Although it wouldn’t seem possible after all this eating that one could even possibly still have an appetite, we still had room for dessert # 2. So with that said we scoped out some of the best donuts in town and all signs kept on pointing us to the Reading Terminal Market for Beiler’s Donuts. Let me preface this by saying it’s about a 35 minute walk at least from the Italian Market to the Reading Market so you’ll work up enough of an appetite to at least want a sweet nosh.
The market begin in the late 19th century as an offshoot of the Reading Railroad Company which owned the space until the mid 1970’s. Once the company filed for bankruptcy and liquidated its assets, the market fell into decline, however by the 1980s the market began its rebirth with numerous shops and vendors coming to the space. Today the market is a vibrant food bazaar packed to the brim with hungry diners and eager vendors wanting to sell you their goods. You really cannot go wrong here, there are so many delicious options to choose from. But like I said we came here for one thing and that was donuts, specifically Beiler’s Donuts, these handcrafted pieces of heaven are well worth the line. I’m not about to tell you which flavor to choose from because they have literally anything you could ever want, but I would recommend as the nice woman behind the counter said so well, “The Soulty Caremel” translation, get the salted caramel donut. You can’t get just one anyways because that’s like kissing your sister so order a dozen and really embrace the early-onset Diabetes that you’re about to give to yourself.

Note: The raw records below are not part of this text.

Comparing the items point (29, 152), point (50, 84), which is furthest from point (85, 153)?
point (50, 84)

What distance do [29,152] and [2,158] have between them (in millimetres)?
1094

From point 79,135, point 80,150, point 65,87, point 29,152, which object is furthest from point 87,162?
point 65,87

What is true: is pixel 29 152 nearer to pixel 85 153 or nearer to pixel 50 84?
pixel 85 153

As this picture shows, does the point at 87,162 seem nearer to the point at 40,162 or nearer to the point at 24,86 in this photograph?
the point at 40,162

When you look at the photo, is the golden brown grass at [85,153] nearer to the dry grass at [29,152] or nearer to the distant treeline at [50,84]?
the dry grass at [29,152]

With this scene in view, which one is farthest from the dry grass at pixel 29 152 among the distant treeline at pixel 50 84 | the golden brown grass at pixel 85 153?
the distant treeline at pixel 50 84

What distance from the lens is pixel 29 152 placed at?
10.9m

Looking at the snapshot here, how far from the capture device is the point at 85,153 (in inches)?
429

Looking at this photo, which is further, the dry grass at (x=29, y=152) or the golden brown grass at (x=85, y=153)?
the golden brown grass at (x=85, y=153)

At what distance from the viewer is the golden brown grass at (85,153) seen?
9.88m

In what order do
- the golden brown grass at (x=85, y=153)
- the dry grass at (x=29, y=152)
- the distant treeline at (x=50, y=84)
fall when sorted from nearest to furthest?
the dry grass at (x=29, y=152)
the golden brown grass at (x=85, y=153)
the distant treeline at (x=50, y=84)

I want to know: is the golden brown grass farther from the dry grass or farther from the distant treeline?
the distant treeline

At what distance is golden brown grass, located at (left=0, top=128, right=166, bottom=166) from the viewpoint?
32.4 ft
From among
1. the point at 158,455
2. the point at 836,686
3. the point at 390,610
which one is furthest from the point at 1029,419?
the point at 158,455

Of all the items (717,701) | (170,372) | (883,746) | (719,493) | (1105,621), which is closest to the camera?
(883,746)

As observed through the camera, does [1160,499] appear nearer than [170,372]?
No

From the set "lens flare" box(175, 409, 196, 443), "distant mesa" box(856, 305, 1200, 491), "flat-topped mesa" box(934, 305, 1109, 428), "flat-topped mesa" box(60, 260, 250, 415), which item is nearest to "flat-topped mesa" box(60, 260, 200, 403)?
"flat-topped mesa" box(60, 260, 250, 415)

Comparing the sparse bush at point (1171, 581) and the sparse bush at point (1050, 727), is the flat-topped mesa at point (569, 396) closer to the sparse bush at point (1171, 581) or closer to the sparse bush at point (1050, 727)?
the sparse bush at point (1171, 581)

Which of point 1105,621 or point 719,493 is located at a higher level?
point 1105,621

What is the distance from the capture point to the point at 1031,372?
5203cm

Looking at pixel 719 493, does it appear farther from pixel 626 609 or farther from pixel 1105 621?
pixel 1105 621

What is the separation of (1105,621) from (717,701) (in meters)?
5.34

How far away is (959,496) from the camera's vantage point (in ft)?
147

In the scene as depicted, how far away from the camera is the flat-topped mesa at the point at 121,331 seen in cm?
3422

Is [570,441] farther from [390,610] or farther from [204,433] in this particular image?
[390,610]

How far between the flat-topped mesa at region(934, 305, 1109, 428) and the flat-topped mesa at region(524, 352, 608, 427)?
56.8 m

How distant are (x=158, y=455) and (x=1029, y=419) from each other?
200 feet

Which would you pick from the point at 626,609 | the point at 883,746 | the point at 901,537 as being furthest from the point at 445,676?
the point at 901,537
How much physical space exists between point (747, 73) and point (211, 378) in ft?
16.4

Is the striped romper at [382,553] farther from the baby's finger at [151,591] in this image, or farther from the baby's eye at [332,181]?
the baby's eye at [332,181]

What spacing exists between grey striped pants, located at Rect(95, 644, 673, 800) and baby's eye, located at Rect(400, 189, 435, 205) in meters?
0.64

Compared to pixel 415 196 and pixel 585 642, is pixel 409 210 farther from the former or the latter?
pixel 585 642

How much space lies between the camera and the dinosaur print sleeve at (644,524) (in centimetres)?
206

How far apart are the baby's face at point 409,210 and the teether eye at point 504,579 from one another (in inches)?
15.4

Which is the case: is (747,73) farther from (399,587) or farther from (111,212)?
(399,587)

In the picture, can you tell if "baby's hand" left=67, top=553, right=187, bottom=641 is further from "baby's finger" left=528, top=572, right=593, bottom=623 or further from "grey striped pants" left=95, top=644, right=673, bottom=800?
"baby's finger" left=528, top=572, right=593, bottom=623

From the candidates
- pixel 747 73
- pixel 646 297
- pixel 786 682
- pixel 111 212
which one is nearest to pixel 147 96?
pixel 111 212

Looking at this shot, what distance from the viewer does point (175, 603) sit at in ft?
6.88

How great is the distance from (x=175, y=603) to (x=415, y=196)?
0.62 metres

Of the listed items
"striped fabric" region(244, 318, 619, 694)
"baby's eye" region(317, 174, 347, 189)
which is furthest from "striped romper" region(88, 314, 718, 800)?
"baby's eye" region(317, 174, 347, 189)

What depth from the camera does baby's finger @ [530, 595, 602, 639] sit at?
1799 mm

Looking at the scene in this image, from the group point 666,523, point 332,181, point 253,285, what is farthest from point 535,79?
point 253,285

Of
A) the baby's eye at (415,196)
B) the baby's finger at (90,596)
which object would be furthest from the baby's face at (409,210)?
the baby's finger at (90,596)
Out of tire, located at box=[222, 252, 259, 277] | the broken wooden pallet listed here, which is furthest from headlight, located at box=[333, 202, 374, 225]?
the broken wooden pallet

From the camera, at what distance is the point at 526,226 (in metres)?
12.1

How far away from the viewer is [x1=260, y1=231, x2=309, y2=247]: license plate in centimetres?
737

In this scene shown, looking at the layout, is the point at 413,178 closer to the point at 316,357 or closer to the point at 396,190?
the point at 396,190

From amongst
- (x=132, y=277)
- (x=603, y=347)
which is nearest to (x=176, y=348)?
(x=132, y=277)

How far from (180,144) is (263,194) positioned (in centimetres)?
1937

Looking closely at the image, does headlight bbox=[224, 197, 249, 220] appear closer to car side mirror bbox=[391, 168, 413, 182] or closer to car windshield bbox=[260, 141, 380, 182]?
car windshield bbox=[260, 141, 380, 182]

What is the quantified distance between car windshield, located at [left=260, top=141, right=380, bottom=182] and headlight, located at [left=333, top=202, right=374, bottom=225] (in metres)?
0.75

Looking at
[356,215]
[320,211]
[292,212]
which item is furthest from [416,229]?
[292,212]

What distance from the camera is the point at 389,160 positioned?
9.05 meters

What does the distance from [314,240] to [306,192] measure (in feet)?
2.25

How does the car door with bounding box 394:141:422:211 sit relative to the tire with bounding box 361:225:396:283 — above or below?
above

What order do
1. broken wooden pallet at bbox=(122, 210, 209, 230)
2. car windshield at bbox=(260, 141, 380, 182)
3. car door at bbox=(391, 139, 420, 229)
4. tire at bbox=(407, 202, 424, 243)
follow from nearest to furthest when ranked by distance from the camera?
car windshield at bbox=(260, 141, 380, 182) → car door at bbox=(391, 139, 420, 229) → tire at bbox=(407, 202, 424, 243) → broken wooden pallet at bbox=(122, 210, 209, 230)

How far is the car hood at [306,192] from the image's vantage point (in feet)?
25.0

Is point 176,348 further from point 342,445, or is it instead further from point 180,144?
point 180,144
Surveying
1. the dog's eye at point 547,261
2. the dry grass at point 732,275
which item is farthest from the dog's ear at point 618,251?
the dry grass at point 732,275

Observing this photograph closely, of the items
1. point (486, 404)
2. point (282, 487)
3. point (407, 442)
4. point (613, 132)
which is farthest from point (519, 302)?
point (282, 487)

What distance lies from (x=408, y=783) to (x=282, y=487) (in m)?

After we engorged ourselves on donuts, we made our way to the stadium to take in the sights and sounds of opening night in Philadelphia. It was really a magical evening, the thorough ass kicking that was delivered and the raucous crowd created a surreal atmosphere. If you’ve never been to a Flyers game when they’re doing well, you’re truly missing out, unless well of course if you’re not a Flyers fan because then it wont be very fun as 19,000 folks remind you about how much you and your team suck. If you do find yourself at a game though, be prepared to eat because they have GREAT stadium food.
On our way out of Philly we had to punch our travel card and get a cheese steak because no trip is complete without one. We always go to Tony Luke’s because one it’s damn delicious and two it’s really convenient compared to some of the other places. You can literally go there on your way out of the city.
As we left the city of Philadelphia with our bellies full of an assortment of tasty meals I couldn’t help but feel a little sad like I was leaving a good friend behind. Philly really charmed the pants off of me this time around and I can’t wait to go back to eat and take in more of the sights that it has to offer.